-- Given text --
=-=-=

I collected about 40 years ago passages quoted in digests as those of Śaṅkha-Likhita and published them in ABORI, vol. VII (1926) pp. 100-128 and in ABORI vol. VIII ( 1927) pp. 93-132.
It is remarkable that Aparārka names twelve Smṛtikāras with the prefix ‘vṛddha’ viz. Gārgya, Gautama, Parāśara, Pārāśara, Pracetas, Bṛhaspati, Manu ( 24 times), Yajñavalkya (ten times ), Vasiṣṭha ( 16 times), Vyāsa, Śatātapa ( 19 times,) and Harita ( twice). He also quotes Laghu-Yama, Laghu-Viṣṇu and Laghu-Harita (9 times); and also Bṛhat-Pracetas (thrice), Bṛhad-yama (once), Bṛhan-Manu (once) and Bṛhad-Viṣṇu(thrice ). About eighty verses are expressly quoted from the Mahābhārata and only seven from the Rāmāyaṇa (one on p. 385, two on p.875 and four on p. 881 ). On p. 11 he gives brief summaries in the style of the Śhaṅkarabhāṣya of the tenets of the Śaiva, Paśupata, Pañcarātra, Saṅkhya and Yoga systems. In one place he sets out the arguments of those who hold that correct knowledge alone leads to mokṣa and of those who hold that a combination of correct knowledge and works is essential for mokṣa and leaves his readers to choose for themselves whatever view they take4.

=-=-=

-- Provided records --
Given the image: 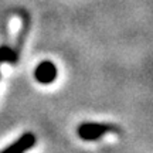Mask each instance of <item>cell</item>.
I'll list each match as a JSON object with an SVG mask.
<instances>
[{
  "label": "cell",
  "instance_id": "277c9868",
  "mask_svg": "<svg viewBox=\"0 0 153 153\" xmlns=\"http://www.w3.org/2000/svg\"><path fill=\"white\" fill-rule=\"evenodd\" d=\"M19 57L17 51L13 50L9 45H0V62H7V64H16Z\"/></svg>",
  "mask_w": 153,
  "mask_h": 153
},
{
  "label": "cell",
  "instance_id": "6da1fadb",
  "mask_svg": "<svg viewBox=\"0 0 153 153\" xmlns=\"http://www.w3.org/2000/svg\"><path fill=\"white\" fill-rule=\"evenodd\" d=\"M111 131H115L112 125H106V123H98V122H84L76 128V133L82 140L87 142H92V140H98L104 136L105 133Z\"/></svg>",
  "mask_w": 153,
  "mask_h": 153
},
{
  "label": "cell",
  "instance_id": "3957f363",
  "mask_svg": "<svg viewBox=\"0 0 153 153\" xmlns=\"http://www.w3.org/2000/svg\"><path fill=\"white\" fill-rule=\"evenodd\" d=\"M36 145V135L33 132H26L17 140L0 150V153H26Z\"/></svg>",
  "mask_w": 153,
  "mask_h": 153
},
{
  "label": "cell",
  "instance_id": "7a4b0ae2",
  "mask_svg": "<svg viewBox=\"0 0 153 153\" xmlns=\"http://www.w3.org/2000/svg\"><path fill=\"white\" fill-rule=\"evenodd\" d=\"M57 74L58 72H57L55 64L48 60L41 61L37 65V68L34 70V78H36V81L43 84V85H48L51 82H54L55 78H57Z\"/></svg>",
  "mask_w": 153,
  "mask_h": 153
}]
</instances>
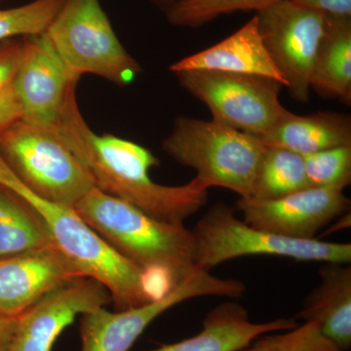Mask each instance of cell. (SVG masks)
Wrapping results in <instances>:
<instances>
[{
    "label": "cell",
    "instance_id": "cell-1",
    "mask_svg": "<svg viewBox=\"0 0 351 351\" xmlns=\"http://www.w3.org/2000/svg\"><path fill=\"white\" fill-rule=\"evenodd\" d=\"M52 129L86 167L95 188L154 218L184 223L207 203L209 186L199 178L182 186L156 184L149 170L159 161L149 149L110 134H95L78 108L75 91Z\"/></svg>",
    "mask_w": 351,
    "mask_h": 351
},
{
    "label": "cell",
    "instance_id": "cell-2",
    "mask_svg": "<svg viewBox=\"0 0 351 351\" xmlns=\"http://www.w3.org/2000/svg\"><path fill=\"white\" fill-rule=\"evenodd\" d=\"M73 209L122 257L147 276L162 277L169 288L198 270L195 234L184 223L154 218L96 188Z\"/></svg>",
    "mask_w": 351,
    "mask_h": 351
},
{
    "label": "cell",
    "instance_id": "cell-3",
    "mask_svg": "<svg viewBox=\"0 0 351 351\" xmlns=\"http://www.w3.org/2000/svg\"><path fill=\"white\" fill-rule=\"evenodd\" d=\"M0 186L21 196L38 211L53 246L73 276L87 277L107 288L117 311L149 304L157 295L152 278L101 239L73 208L44 200L32 193L0 156Z\"/></svg>",
    "mask_w": 351,
    "mask_h": 351
},
{
    "label": "cell",
    "instance_id": "cell-4",
    "mask_svg": "<svg viewBox=\"0 0 351 351\" xmlns=\"http://www.w3.org/2000/svg\"><path fill=\"white\" fill-rule=\"evenodd\" d=\"M267 145L251 134L218 122L181 117L162 143L178 163L193 168L209 189L232 191L250 199L254 181Z\"/></svg>",
    "mask_w": 351,
    "mask_h": 351
},
{
    "label": "cell",
    "instance_id": "cell-5",
    "mask_svg": "<svg viewBox=\"0 0 351 351\" xmlns=\"http://www.w3.org/2000/svg\"><path fill=\"white\" fill-rule=\"evenodd\" d=\"M0 154L38 197L73 208L95 188L82 161L52 128L20 119L0 131Z\"/></svg>",
    "mask_w": 351,
    "mask_h": 351
},
{
    "label": "cell",
    "instance_id": "cell-6",
    "mask_svg": "<svg viewBox=\"0 0 351 351\" xmlns=\"http://www.w3.org/2000/svg\"><path fill=\"white\" fill-rule=\"evenodd\" d=\"M196 269L210 272L221 263L251 255H269L304 262L351 263V244L295 239L258 230L235 217L225 203L210 208L193 230Z\"/></svg>",
    "mask_w": 351,
    "mask_h": 351
},
{
    "label": "cell",
    "instance_id": "cell-7",
    "mask_svg": "<svg viewBox=\"0 0 351 351\" xmlns=\"http://www.w3.org/2000/svg\"><path fill=\"white\" fill-rule=\"evenodd\" d=\"M46 34L77 77L92 73L127 85L141 71L120 43L99 0H64Z\"/></svg>",
    "mask_w": 351,
    "mask_h": 351
},
{
    "label": "cell",
    "instance_id": "cell-8",
    "mask_svg": "<svg viewBox=\"0 0 351 351\" xmlns=\"http://www.w3.org/2000/svg\"><path fill=\"white\" fill-rule=\"evenodd\" d=\"M176 75L184 90L209 108L213 121L255 137L291 112L279 99L282 83L272 78L218 71H182Z\"/></svg>",
    "mask_w": 351,
    "mask_h": 351
},
{
    "label": "cell",
    "instance_id": "cell-9",
    "mask_svg": "<svg viewBox=\"0 0 351 351\" xmlns=\"http://www.w3.org/2000/svg\"><path fill=\"white\" fill-rule=\"evenodd\" d=\"M246 286L237 279H223L197 270L186 280L143 306L110 313L105 306L83 313L80 320L82 351H129L158 316L195 298L241 297Z\"/></svg>",
    "mask_w": 351,
    "mask_h": 351
},
{
    "label": "cell",
    "instance_id": "cell-10",
    "mask_svg": "<svg viewBox=\"0 0 351 351\" xmlns=\"http://www.w3.org/2000/svg\"><path fill=\"white\" fill-rule=\"evenodd\" d=\"M258 32L295 101L311 98V76L325 15L294 0H279L256 12Z\"/></svg>",
    "mask_w": 351,
    "mask_h": 351
},
{
    "label": "cell",
    "instance_id": "cell-11",
    "mask_svg": "<svg viewBox=\"0 0 351 351\" xmlns=\"http://www.w3.org/2000/svg\"><path fill=\"white\" fill-rule=\"evenodd\" d=\"M24 54L16 76L22 120L53 128L80 77L58 54L46 32L25 36Z\"/></svg>",
    "mask_w": 351,
    "mask_h": 351
},
{
    "label": "cell",
    "instance_id": "cell-12",
    "mask_svg": "<svg viewBox=\"0 0 351 351\" xmlns=\"http://www.w3.org/2000/svg\"><path fill=\"white\" fill-rule=\"evenodd\" d=\"M110 302V292L98 281L71 277L19 316L8 351H52L58 337L76 316Z\"/></svg>",
    "mask_w": 351,
    "mask_h": 351
},
{
    "label": "cell",
    "instance_id": "cell-13",
    "mask_svg": "<svg viewBox=\"0 0 351 351\" xmlns=\"http://www.w3.org/2000/svg\"><path fill=\"white\" fill-rule=\"evenodd\" d=\"M237 208L254 228L295 239L316 233L350 212V199L339 189L306 188L272 200L242 199Z\"/></svg>",
    "mask_w": 351,
    "mask_h": 351
},
{
    "label": "cell",
    "instance_id": "cell-14",
    "mask_svg": "<svg viewBox=\"0 0 351 351\" xmlns=\"http://www.w3.org/2000/svg\"><path fill=\"white\" fill-rule=\"evenodd\" d=\"M71 277L54 246L0 258V313L19 317Z\"/></svg>",
    "mask_w": 351,
    "mask_h": 351
},
{
    "label": "cell",
    "instance_id": "cell-15",
    "mask_svg": "<svg viewBox=\"0 0 351 351\" xmlns=\"http://www.w3.org/2000/svg\"><path fill=\"white\" fill-rule=\"evenodd\" d=\"M169 71L175 75L189 71H218L260 75L276 80L286 87L285 80L263 44L256 15L232 36L176 62Z\"/></svg>",
    "mask_w": 351,
    "mask_h": 351
},
{
    "label": "cell",
    "instance_id": "cell-16",
    "mask_svg": "<svg viewBox=\"0 0 351 351\" xmlns=\"http://www.w3.org/2000/svg\"><path fill=\"white\" fill-rule=\"evenodd\" d=\"M297 326L293 318L252 322L244 306L239 302H225L206 314L202 330L195 336L151 351H239L263 335Z\"/></svg>",
    "mask_w": 351,
    "mask_h": 351
},
{
    "label": "cell",
    "instance_id": "cell-17",
    "mask_svg": "<svg viewBox=\"0 0 351 351\" xmlns=\"http://www.w3.org/2000/svg\"><path fill=\"white\" fill-rule=\"evenodd\" d=\"M320 284L304 300L298 318L315 322L339 348H351L350 263H324L318 270Z\"/></svg>",
    "mask_w": 351,
    "mask_h": 351
},
{
    "label": "cell",
    "instance_id": "cell-18",
    "mask_svg": "<svg viewBox=\"0 0 351 351\" xmlns=\"http://www.w3.org/2000/svg\"><path fill=\"white\" fill-rule=\"evenodd\" d=\"M267 147H280L300 156L351 145V119L345 113L290 112L270 130L257 137Z\"/></svg>",
    "mask_w": 351,
    "mask_h": 351
},
{
    "label": "cell",
    "instance_id": "cell-19",
    "mask_svg": "<svg viewBox=\"0 0 351 351\" xmlns=\"http://www.w3.org/2000/svg\"><path fill=\"white\" fill-rule=\"evenodd\" d=\"M323 98L351 103V17L326 15L311 76Z\"/></svg>",
    "mask_w": 351,
    "mask_h": 351
},
{
    "label": "cell",
    "instance_id": "cell-20",
    "mask_svg": "<svg viewBox=\"0 0 351 351\" xmlns=\"http://www.w3.org/2000/svg\"><path fill=\"white\" fill-rule=\"evenodd\" d=\"M49 246L52 240L38 211L0 186V258Z\"/></svg>",
    "mask_w": 351,
    "mask_h": 351
},
{
    "label": "cell",
    "instance_id": "cell-21",
    "mask_svg": "<svg viewBox=\"0 0 351 351\" xmlns=\"http://www.w3.org/2000/svg\"><path fill=\"white\" fill-rule=\"evenodd\" d=\"M309 188L304 156L280 147H267L255 181L250 199L272 200Z\"/></svg>",
    "mask_w": 351,
    "mask_h": 351
},
{
    "label": "cell",
    "instance_id": "cell-22",
    "mask_svg": "<svg viewBox=\"0 0 351 351\" xmlns=\"http://www.w3.org/2000/svg\"><path fill=\"white\" fill-rule=\"evenodd\" d=\"M279 0H177L167 7L166 17L176 27H198L219 16L262 10Z\"/></svg>",
    "mask_w": 351,
    "mask_h": 351
},
{
    "label": "cell",
    "instance_id": "cell-23",
    "mask_svg": "<svg viewBox=\"0 0 351 351\" xmlns=\"http://www.w3.org/2000/svg\"><path fill=\"white\" fill-rule=\"evenodd\" d=\"M64 0H34L25 5L0 9V43L44 34L61 10Z\"/></svg>",
    "mask_w": 351,
    "mask_h": 351
},
{
    "label": "cell",
    "instance_id": "cell-24",
    "mask_svg": "<svg viewBox=\"0 0 351 351\" xmlns=\"http://www.w3.org/2000/svg\"><path fill=\"white\" fill-rule=\"evenodd\" d=\"M239 351H346L328 339L317 323L304 322L282 332H269Z\"/></svg>",
    "mask_w": 351,
    "mask_h": 351
},
{
    "label": "cell",
    "instance_id": "cell-25",
    "mask_svg": "<svg viewBox=\"0 0 351 351\" xmlns=\"http://www.w3.org/2000/svg\"><path fill=\"white\" fill-rule=\"evenodd\" d=\"M309 188L339 189L351 182V145L334 147L304 156Z\"/></svg>",
    "mask_w": 351,
    "mask_h": 351
},
{
    "label": "cell",
    "instance_id": "cell-26",
    "mask_svg": "<svg viewBox=\"0 0 351 351\" xmlns=\"http://www.w3.org/2000/svg\"><path fill=\"white\" fill-rule=\"evenodd\" d=\"M24 38L0 43V131L22 119L16 76L24 54Z\"/></svg>",
    "mask_w": 351,
    "mask_h": 351
},
{
    "label": "cell",
    "instance_id": "cell-27",
    "mask_svg": "<svg viewBox=\"0 0 351 351\" xmlns=\"http://www.w3.org/2000/svg\"><path fill=\"white\" fill-rule=\"evenodd\" d=\"M307 8L319 11L325 15L351 17V0H294Z\"/></svg>",
    "mask_w": 351,
    "mask_h": 351
},
{
    "label": "cell",
    "instance_id": "cell-28",
    "mask_svg": "<svg viewBox=\"0 0 351 351\" xmlns=\"http://www.w3.org/2000/svg\"><path fill=\"white\" fill-rule=\"evenodd\" d=\"M19 317L0 313V351H8Z\"/></svg>",
    "mask_w": 351,
    "mask_h": 351
},
{
    "label": "cell",
    "instance_id": "cell-29",
    "mask_svg": "<svg viewBox=\"0 0 351 351\" xmlns=\"http://www.w3.org/2000/svg\"><path fill=\"white\" fill-rule=\"evenodd\" d=\"M156 1L160 2V3L168 4V6H170L171 4L174 3L177 0H156Z\"/></svg>",
    "mask_w": 351,
    "mask_h": 351
}]
</instances>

=-=-=

-- Required work --
In the passage on Aparārka's sources, how many verses does he quote from the Rāmāyaṇa?

-- Exercise response --
Seven verses.